SELECTED EXTRACT:
------------------------------

The grandest of them all is the former HSBC building, now the headquarters of the Shanghai Pudong Development Bank. Looking to exchange some cash? The ground-floor banking hall features a Greek-style series of murals that dodged the hammers of the Cultural Revolution after a Shanghai architect allegedly had it painted over to protect it.
The Bund is busy day and night, but the early morning offers a rare window of peace enjoyed by just a few pedestrians and people taking exercise.
Nearest metro stop: East Nanjing Road, accessible from lines 2 and 10.
Stop 3: The old town
The old town refers to the original Shanghai, a slice of the city that thrived before the arrival of British settlers in the 1850s. It’s an area roughly half the size of New York’s Central Park and was once surrounded by a long-demolished city wall.
Today, it’s a popular destination for both Chinese and international visitors during the Lunar New Year, thanks to its dazzling lantern show. The rest of the year, it offers a maze of heavily restored old buildings for visitors to get lost in.
Bear in mind, this is a highly commercialized area: almost all traditional residential alleyways have been bulldozed. But the core of the old town around the Yuyuan Garden is worth visiting. The Jiuqu, or nine-turn bridge, zigzags across a small pond inhabited by koi fish, passing the city’s oldest tea house, Huxinting.
On one side of the bridge is the Lu Bo Lang restaurant, where former US president Bill Clinton dined during his visit to Shanghai in 1998. On the other is the Nanxiang Steamed Bun Restaurant, where the city’s famed soup dumplings, or xiaolong mantou, attract long queues.
Nearest metro stop: Yuyuan Garden on lines 10 and 14.
Stop 4: Xuhui riverside promenade
This is Shanghai’s answer to London’s South Bank. Locals go there to have an afternoon stroll, meet their friends, do some cycling or simply kill time. Once the city’s industrial backbone, this part of the riverside, stretching around five miles, has a different pace to the glitzy Bund: things move much slower here.
The former Shanghai Cement Factory now houses a large art space and a mix of shops, restaurants and cafes. West Bund Art & Design, a separate center nearby, has a long-term partnership with the Centre Pompidou in Paris and organizes some of the country’s best Chinese contemporary exhibitions.
Skateboarders congregate in the Riverside Skateboard Park to challenge railings and flights of steps. Pets love it here, too: there is a dedicated park that allows dogs to run off-leash — a rare exception to the city’s strict pet-keeping rules.
The best metro stops to get off are Yunjin Road or Longyao Road station on metro line 11, and Middle Longhua Road on metro lines 7 and 12.

------------------------------

RAW DATA:
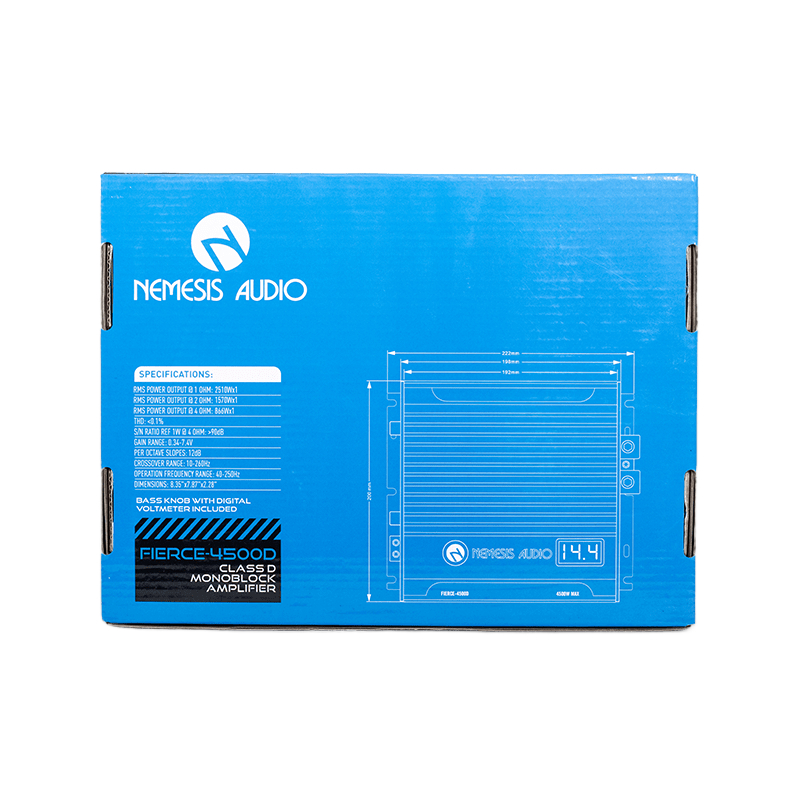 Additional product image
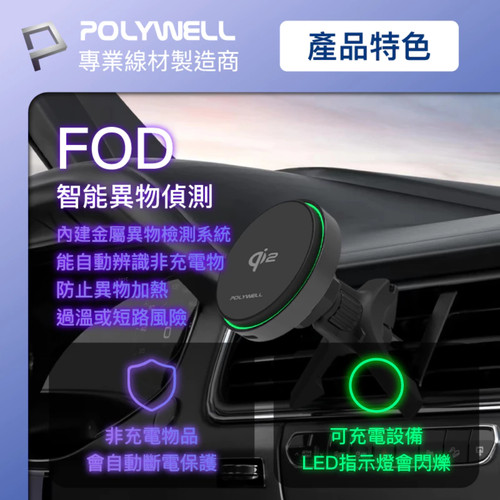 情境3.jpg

------------------------------

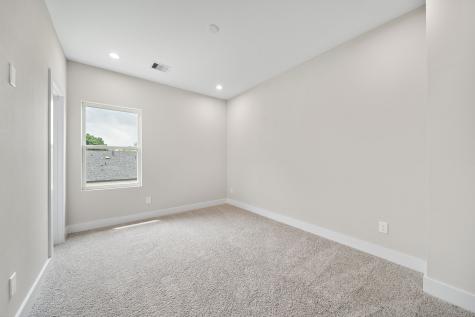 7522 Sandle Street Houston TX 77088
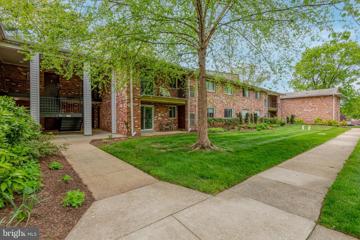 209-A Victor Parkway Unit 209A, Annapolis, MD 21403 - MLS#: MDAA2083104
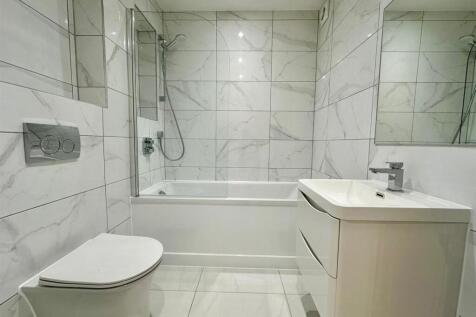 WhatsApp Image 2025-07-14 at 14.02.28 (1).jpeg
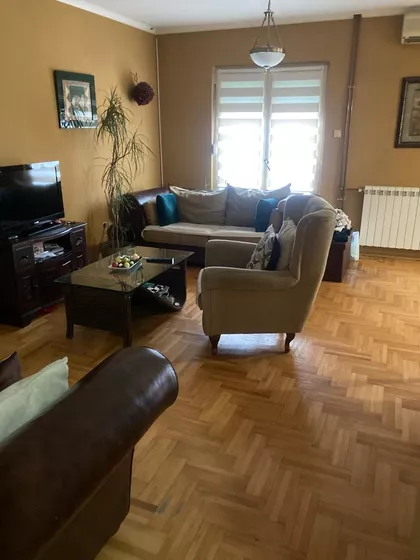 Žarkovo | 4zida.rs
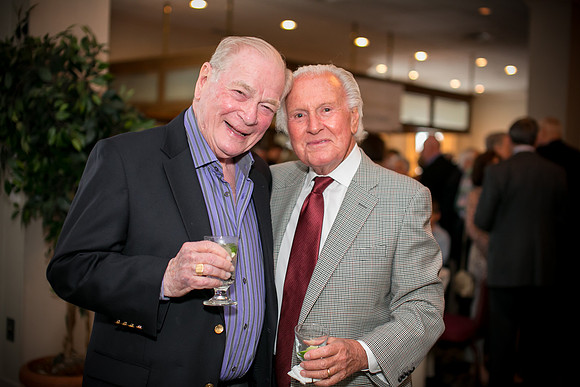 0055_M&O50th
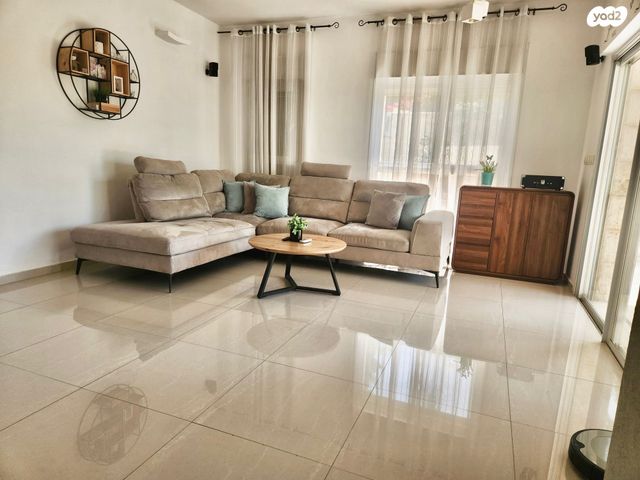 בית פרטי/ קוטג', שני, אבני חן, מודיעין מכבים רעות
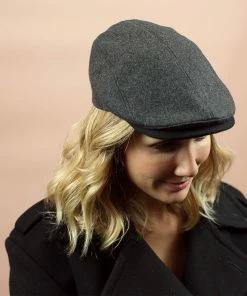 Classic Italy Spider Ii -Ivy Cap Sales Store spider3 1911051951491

------------------------------

APPLY WHAT YOU READ:
1. In the Shanghai guide, which restaurant did Bill Clinton eat at during his 1998 visit?
2. Copy the Shanghai guide starting at "Nearest metro stop: East" and ending at "long-demolished city wall.", substituting "historic quarter" for "old town".
The records have nothing to do with this.

ANSWERS TO THE TASKS:
1. The Lu Bo Lang restaurant.

2.
Nearest metro stop: East Nanjing Road, accessible from lines 2 and 10.
Stop 3: The historic quarter
The historic quarter refers to the original Shanghai, a slice of the city that thrived before the arrival of British settlers in the 1850s. It’s an area roughly half the size of New York’s Central Park and was once surrounded by a long-demolished city wall.